The 1997 State of the Union address was given by President Bill Clinton to a joint session of the 105th United States Congress on Tuesday, February 4, 1997. The speech was the first State of the Union address of President Clinton's second term.

President Clinton discussed numerous topics in the address, including the environment, the International Space Station, welfare, crime and relations with NATO and China. The president also focused on a "detailed plan to balance the budget by 2002".

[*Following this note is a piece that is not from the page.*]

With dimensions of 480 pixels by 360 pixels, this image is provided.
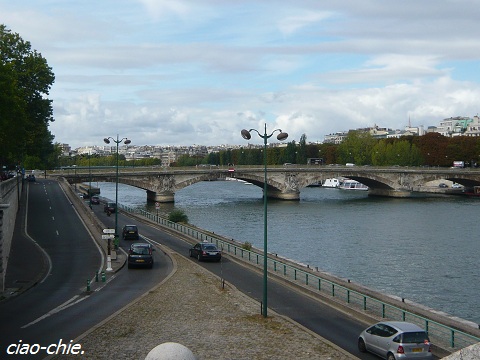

The Republican Party response was delivered by Oklahoma congressman J. C. Watts in front of high school students sponsored by the Close Up Foundation.[1]

Dan Glickman, the Secretary of Agriculture, served as the designated survivor.[2]

The speech was broadcast live on television and radio and lasted 1:04:21 and consisted of 6,774 words.[3]

This was the first State of the Union Address carried live on the Internet.[4]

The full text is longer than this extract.